Utilizing clinical data for studying natural phenotypic variation in human populations
- Project number: 202-08-12
- Students: Danny Mindroul
- Supervisor: Abraham Melkman
Decomposing age and sex trends.
Clinical traits change with age. Our understanding of growth and aging suggests that these changes
follow composite functions which may be faithfully described with a small set of primitive functions
each applying to different age range. Visual inspection suggests that platelet count, for example,
declines from birth to age 12, remains constant until age 56, and linearly declines from age 56.
The project implements a method for identifying the optimal combination of interval limits and linear
functions that best explains the data. Assuming the existence of a small number of intervals (five or fewer),
it searches the possible intervals and calculates the best fitting linear composite function.
Some similarity is expected between the intervals of all traits. Merging the emerging intervals can
assist in splitting human life time to its significant stages as far as the peripherial blood system is concerned.
Data Processing.
Assuming those critical ages do exist, the correlation between two suggested linear regressions around that age is
expected to be much stronger than a correlation of one regression over the same age span around the suggested critical age.
Furthermore, critical ages, relevant for this project, are expected to be at least N years apart.
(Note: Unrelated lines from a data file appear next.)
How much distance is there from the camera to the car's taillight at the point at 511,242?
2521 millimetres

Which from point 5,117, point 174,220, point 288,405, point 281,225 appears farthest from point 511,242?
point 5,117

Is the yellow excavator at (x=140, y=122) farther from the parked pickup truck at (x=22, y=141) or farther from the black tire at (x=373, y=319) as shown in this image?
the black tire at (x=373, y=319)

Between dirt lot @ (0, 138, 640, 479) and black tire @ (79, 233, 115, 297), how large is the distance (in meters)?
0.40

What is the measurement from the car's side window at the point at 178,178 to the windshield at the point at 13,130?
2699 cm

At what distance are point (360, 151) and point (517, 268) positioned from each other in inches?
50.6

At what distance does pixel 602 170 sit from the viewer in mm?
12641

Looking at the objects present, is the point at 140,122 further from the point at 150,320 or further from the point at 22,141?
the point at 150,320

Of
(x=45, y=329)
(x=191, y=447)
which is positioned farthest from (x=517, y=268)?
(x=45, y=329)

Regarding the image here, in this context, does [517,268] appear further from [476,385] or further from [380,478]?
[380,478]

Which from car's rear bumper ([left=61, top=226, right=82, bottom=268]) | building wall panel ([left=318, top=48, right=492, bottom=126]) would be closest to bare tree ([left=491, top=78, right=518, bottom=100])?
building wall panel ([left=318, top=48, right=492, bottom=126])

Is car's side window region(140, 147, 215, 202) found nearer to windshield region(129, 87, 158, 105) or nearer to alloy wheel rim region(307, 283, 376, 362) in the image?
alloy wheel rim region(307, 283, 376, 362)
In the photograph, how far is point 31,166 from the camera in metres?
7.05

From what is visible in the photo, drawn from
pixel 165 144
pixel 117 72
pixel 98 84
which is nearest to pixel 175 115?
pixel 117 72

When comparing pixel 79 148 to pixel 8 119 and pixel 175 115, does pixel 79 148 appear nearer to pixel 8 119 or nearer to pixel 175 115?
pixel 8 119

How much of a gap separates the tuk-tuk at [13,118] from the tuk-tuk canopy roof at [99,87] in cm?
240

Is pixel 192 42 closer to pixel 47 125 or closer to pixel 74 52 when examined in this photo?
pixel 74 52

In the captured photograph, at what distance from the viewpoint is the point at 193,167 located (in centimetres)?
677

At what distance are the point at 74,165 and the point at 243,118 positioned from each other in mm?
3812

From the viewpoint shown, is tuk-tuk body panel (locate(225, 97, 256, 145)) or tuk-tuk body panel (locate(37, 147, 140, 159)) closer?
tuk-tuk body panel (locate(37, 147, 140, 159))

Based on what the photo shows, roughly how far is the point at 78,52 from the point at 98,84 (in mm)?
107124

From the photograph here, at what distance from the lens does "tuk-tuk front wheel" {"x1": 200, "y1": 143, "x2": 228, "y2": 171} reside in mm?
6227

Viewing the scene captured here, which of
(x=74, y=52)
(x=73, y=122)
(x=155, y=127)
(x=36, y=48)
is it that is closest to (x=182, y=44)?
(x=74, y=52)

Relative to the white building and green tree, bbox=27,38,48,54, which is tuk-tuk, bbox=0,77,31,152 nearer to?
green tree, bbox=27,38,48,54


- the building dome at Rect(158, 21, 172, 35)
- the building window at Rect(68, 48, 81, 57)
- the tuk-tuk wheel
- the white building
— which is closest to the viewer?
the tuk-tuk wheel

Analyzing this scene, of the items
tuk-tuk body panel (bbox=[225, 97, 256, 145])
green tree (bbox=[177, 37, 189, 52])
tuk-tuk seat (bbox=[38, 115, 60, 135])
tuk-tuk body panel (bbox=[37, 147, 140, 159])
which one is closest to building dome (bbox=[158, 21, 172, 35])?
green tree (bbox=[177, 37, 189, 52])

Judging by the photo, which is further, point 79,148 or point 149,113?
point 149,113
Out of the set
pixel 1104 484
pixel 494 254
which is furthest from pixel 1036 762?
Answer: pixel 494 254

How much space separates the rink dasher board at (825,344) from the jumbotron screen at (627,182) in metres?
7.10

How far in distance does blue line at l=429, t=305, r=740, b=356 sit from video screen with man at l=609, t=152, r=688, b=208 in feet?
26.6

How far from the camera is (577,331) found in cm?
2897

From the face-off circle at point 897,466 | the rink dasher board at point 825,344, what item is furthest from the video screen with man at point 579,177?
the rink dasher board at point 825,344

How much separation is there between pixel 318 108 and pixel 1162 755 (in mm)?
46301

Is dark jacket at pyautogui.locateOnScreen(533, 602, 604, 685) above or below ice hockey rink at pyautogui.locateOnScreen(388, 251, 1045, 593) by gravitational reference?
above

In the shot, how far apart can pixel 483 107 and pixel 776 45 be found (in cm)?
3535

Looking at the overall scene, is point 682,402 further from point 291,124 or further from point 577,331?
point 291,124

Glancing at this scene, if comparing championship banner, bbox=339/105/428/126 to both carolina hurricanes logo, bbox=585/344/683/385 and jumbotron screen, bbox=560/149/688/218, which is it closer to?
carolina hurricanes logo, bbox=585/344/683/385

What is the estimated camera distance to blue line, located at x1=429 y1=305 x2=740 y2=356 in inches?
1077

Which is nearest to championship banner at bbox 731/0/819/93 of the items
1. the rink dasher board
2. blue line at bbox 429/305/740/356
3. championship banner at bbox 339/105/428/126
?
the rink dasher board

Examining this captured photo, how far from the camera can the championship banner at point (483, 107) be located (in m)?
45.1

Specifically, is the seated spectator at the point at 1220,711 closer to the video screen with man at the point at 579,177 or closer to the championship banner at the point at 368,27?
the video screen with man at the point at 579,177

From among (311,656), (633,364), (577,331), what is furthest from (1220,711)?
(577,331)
Based on those two assumptions, the search for the critical ages is done by scanning traits data over age with a window
of 2*N years, matching a linear regression over the whole window and comparing it to a two linear regressions,
from X-N to X and X to X+N age spans. The best fitting critical ages are then selected and a linear fit is then
calculated for the ranges between them. The traits data is then merged over the age axis to examine possible common
critical ages over the human life span. It is possible that there are a few different sets of traits having different critical ages. To inspect this theory, traits need to be arranged in clusters by their critical ages. This part is not yet implemented and might mot be included in the project.
Project Details.
The project is implemented as part the research by Dr. Eitan Rubin and his team.
It should analyze the selected traits from the database and produce the optimal age intervals and functions for each
interval in trait. The intervals from all traits are united in seek of a match.
Data from the 3rd National Health and Nutrition Examination Survey (NHANES3) will be used. In this survey, a cohort of
over 30,000 non-institutionalized individuals was assembled such that it serves as a representative sample of the US population.
Individuals were subjected to a battery of tests, including standard and non-standard lab tests, physical examination,
and various questionnaires about their health, life habits, nutrition, and psychiatric capacity. Altogether, about 8,000 data
fields were recorded for each individual. From those, around 70 are relevant for the purpose of this project.